I've thought further on this. I think any subsets need to be fairly wide
ranging and independent, in order for implementations (runtime and
tooling) to be able to sensibly offer support. If it becomes too
fragmented then users will find it difficult to know what construct may be
used when. I realise that this means it takes more effort to implement a
subset in terms of content, but I think it will be easier to understand
how to do it. Accordingly I've revised the strawman. Note that I have
introduced choices and unordered sequences at the same point as
initiators, as that provides a way of resolving uncertainty without
speculation, which is introduced under an advanced expression subset.
Regards
Steve Hanson
Strategy, Common Transformation & DFDL
Co-Chair, OGF DFDL WG
IBM SWG, Hursley, UK,
smh@uk.ibm.com,
tel +44-(0)1962-815848
----- Forwarded by Steve Hanson/UK/IBM on 04/08/2010 13:50 -----
From:
Steve Hanson/UK/IBM
To:
Suman Kalia
Cc:
dfdl-wg@ogf.org, dfdl-wg-bounces@ogf.org
Date:
07/07/2010 18:34
Subject:
Re: [DFDL-WG] Subsetting the DFDL spec
Hi Suman
I added hidden elements as it allows things to be omitted from the
infoset, which is a very useful technique. I removed it from the
expression subset because you only need hidden + expressions when for
example using a hidden complex element to return a synthesised simple
value. Hidden on its own just to skip things is useful, easy to implement,
and does no harm in core.
Defaults are a core capability. Otherwise you can't create a sparse
infoset on output. If we can separate out nils then perhaps nils could be
in a separate subset. I started off that way then changed my mind but we
can revisit.
I originally had choices in core but I removed it because without
initiators or expressions how can you resolve a choice? You can't.
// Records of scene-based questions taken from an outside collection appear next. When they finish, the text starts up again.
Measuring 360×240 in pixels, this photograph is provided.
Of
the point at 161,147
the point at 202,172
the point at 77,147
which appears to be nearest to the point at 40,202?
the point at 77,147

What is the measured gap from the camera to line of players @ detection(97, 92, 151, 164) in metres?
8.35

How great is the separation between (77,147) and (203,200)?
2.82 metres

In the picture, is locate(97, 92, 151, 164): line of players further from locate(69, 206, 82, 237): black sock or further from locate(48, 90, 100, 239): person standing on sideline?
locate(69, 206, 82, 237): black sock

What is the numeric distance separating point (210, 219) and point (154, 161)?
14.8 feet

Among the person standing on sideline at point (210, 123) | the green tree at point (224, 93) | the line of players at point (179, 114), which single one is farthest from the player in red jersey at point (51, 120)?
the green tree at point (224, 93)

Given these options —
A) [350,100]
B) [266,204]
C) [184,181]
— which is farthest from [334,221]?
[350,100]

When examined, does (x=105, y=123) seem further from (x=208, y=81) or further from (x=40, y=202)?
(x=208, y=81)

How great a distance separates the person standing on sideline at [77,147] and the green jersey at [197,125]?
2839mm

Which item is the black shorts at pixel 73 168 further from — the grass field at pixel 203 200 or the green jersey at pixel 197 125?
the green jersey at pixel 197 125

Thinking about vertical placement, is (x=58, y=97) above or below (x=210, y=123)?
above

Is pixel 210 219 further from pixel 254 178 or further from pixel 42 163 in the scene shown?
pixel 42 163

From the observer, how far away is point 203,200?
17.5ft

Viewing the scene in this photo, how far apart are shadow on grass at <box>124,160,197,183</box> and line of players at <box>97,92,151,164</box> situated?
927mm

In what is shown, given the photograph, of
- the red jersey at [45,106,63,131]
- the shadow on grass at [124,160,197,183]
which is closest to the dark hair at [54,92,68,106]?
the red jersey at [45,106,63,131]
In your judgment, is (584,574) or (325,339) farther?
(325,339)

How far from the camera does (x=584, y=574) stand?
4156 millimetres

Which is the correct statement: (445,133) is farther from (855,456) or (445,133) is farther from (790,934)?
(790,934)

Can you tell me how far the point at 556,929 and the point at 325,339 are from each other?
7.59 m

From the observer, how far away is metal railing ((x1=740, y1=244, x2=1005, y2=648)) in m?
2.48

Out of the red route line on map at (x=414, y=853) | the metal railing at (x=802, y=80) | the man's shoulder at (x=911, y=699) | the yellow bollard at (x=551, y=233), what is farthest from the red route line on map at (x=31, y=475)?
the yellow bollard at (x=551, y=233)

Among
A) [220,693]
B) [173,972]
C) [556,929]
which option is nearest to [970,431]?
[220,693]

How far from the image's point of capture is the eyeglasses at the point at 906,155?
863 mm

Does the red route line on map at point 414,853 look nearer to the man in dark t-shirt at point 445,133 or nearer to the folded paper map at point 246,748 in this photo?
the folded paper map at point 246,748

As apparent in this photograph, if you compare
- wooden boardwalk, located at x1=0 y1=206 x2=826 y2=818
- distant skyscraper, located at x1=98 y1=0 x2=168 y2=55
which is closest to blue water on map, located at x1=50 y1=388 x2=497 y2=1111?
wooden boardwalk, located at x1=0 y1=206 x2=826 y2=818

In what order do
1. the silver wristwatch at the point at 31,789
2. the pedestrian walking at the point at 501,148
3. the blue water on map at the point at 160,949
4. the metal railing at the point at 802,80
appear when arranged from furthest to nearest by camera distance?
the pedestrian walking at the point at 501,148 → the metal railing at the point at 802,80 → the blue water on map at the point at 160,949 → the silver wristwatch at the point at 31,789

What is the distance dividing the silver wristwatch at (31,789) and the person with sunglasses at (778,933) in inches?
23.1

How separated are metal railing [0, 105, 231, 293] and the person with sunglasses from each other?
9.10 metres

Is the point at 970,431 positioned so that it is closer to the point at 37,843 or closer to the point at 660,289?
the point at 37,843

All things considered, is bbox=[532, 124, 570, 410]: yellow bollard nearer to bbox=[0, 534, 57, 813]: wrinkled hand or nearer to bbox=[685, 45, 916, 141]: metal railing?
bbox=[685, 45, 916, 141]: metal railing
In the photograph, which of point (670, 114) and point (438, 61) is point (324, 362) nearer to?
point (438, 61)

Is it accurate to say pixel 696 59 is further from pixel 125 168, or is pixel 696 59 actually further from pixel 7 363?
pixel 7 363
Choices are not as common as you might think in the non-XML world, for
precisely this reason. However, as I write I've realised that I've not
allocated uncertainty (ie, choice or 'optionality') to any of the subsets,
a major omission on my part. I was intending core to be fixed occurrences
thereby avoiding the need to implement backtracking, a significant item in
any implementation. I'll think more on this.
My rationale for omitting delimiters from core was to keep core for fixed
length data. Many scientific users will never need delimiter support -
and they are the folk most likely from OGF to write an implementation.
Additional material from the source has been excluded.